Register the packager#

project.add_custom_packager(
    packager="suite_packager.EvalSuitePackager", is_mandatory=True
)

Test 1: unbundling with `"*"`#

Using "*eval_suite" in the log hint triggers unbundling. The packager calls unbundle() to get the inner dict, then the manager packs each DataFrame individually — creating three separate DatasetArtifacts.

run_unbundled = fn.run(
    local=True,
    params={"num_samples": 5},
    returns=["*eval_suite"],  # unbundle into separate artifacts
)

run_unbundled.outputs

Each benchmark is now its own artifact. You can inspect them individually:

# List the unbundled artifact keys
[key for key in run_unbundled.outputs if key.startswith("eval_suite")]

Test 2: packing as a single file (no unbundling)#

Without the "*" prefix, the entire suite is packed as a single JSON file artifact via pack_file().

run_single = fn.run(
    local=True,
    params={"num_samples": 5},
    returns=["eval_suite"],  # no * → single file artifact
)

run_single.outputs

Test 3: consuming unbundled artifacts as an EvalSuite input#

The real payoff of bundling is round-trip consumption.
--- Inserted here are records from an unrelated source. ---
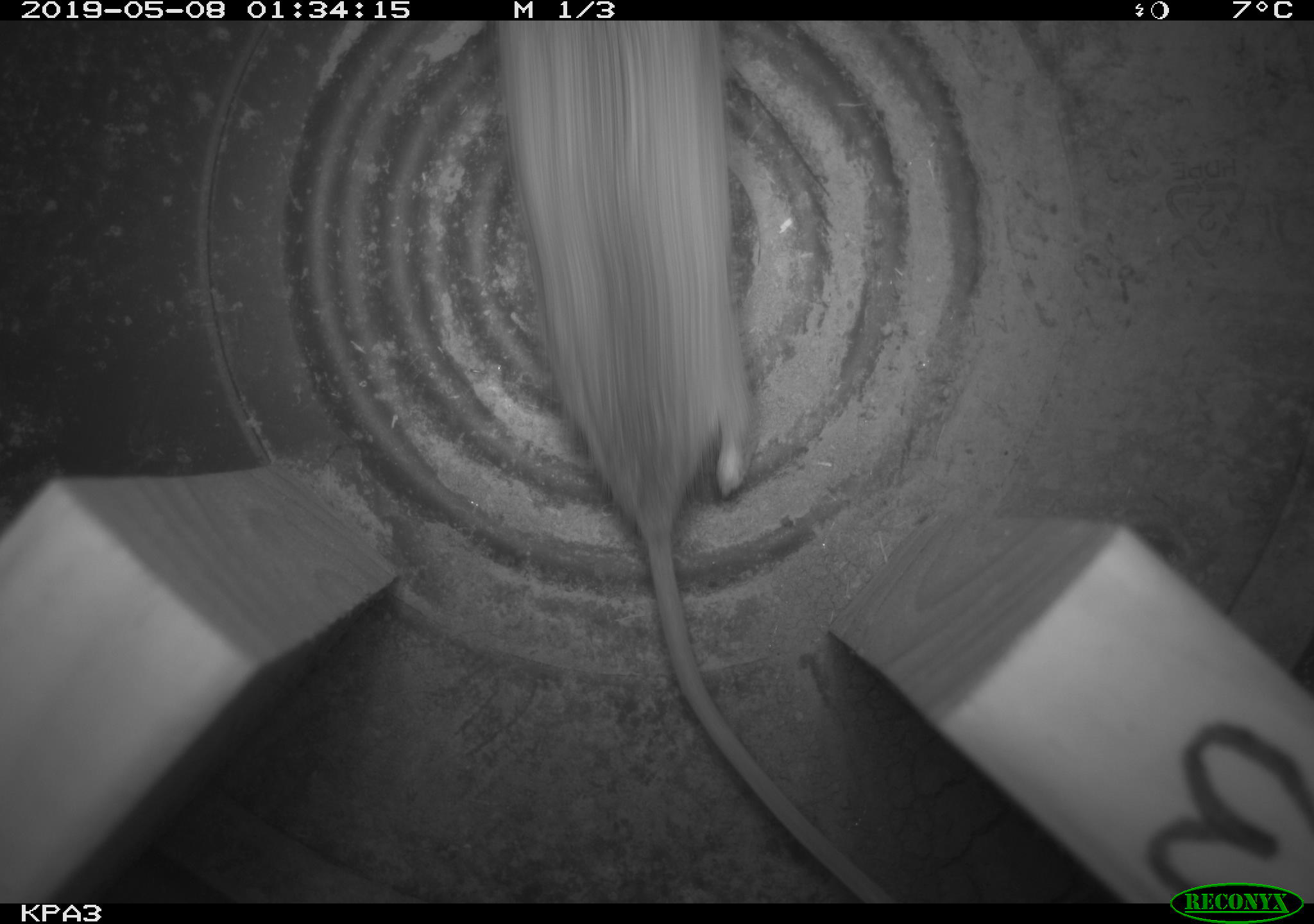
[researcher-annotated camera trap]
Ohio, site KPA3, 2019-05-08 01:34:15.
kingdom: Animalia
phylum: Chordata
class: Mammalia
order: Rodentia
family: Cricetidae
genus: Peromyscus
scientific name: Peromyscus leucopus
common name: white-footed mouse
The unbundled artifacts from Test 1 (three separate DatasetArtifacts) can be passed as input to a downstream handler that expects an EvalSuite. The packager's bundle() method automatically re-assembles the individual DataFrames back into an EvalSuite.

%%writefile summarize_suite.py

import pandas as pd
from eval_suite import EvalSuite


def summarize(suite: EvalSuite) -> pd.DataFrame:
    """
    Summarize an EvalSuite into a single DataFrame.

    :param suite: The EvalSuite to summarize (may arrive as unbundled artifacts).

    :returns: A summary DataFrame with mean scores per benchmark.
    """
    return suite.summary()

summarize_fn = project.set_function(
    "summarize_suite.py",
    name="summarize-suite",
    kind="job",
    image="mlrun/mlrun",
    handler="summarize",
)

# Pass the unbundled artifacts — the packager re-bundles them into an EvalSuite
summarize_run = summarize_fn.run(
    local=True,
    inputs={"suite": run_unbundled.outputs["eval_suite"]},
    returns=["summary : dataset"],
)

summarize_run.artifact("summary").as_df()

Summary of all three patterns#

Across these tutorials you've seen the three main patterns for custom packagers:

Pattern	Tutorial	Key methods	Use case
Pack-only	PIL Image	`pack_file`, `pack_plot`	Types that are produced but rarely consumed as typed inputs
Round-trip	LangChain	`pack_file`, `unpack_file`	Types that need to be saved and loaded back across functions
Bundling	EvalSuite (this tutorial)	`pack_file`, `unpack_file`, `bundle`, `unbundle`	Collection types that should decompose into individual artifacts

All three follow the same core recipe:

Subclass DefaultPackager
Set PACKABLE_OBJECT_TYPE and DEFAULT_PACKING_ARTIFACT_TYPE
Implement pack_*() and optionally unpack_*() methods
Clean up temp files with add_future_clearing_path()
Register with project.add_custom_packager(packager="module.Class", is_mandatory=True)

For the full API reference, see DefaultPackager and Packager.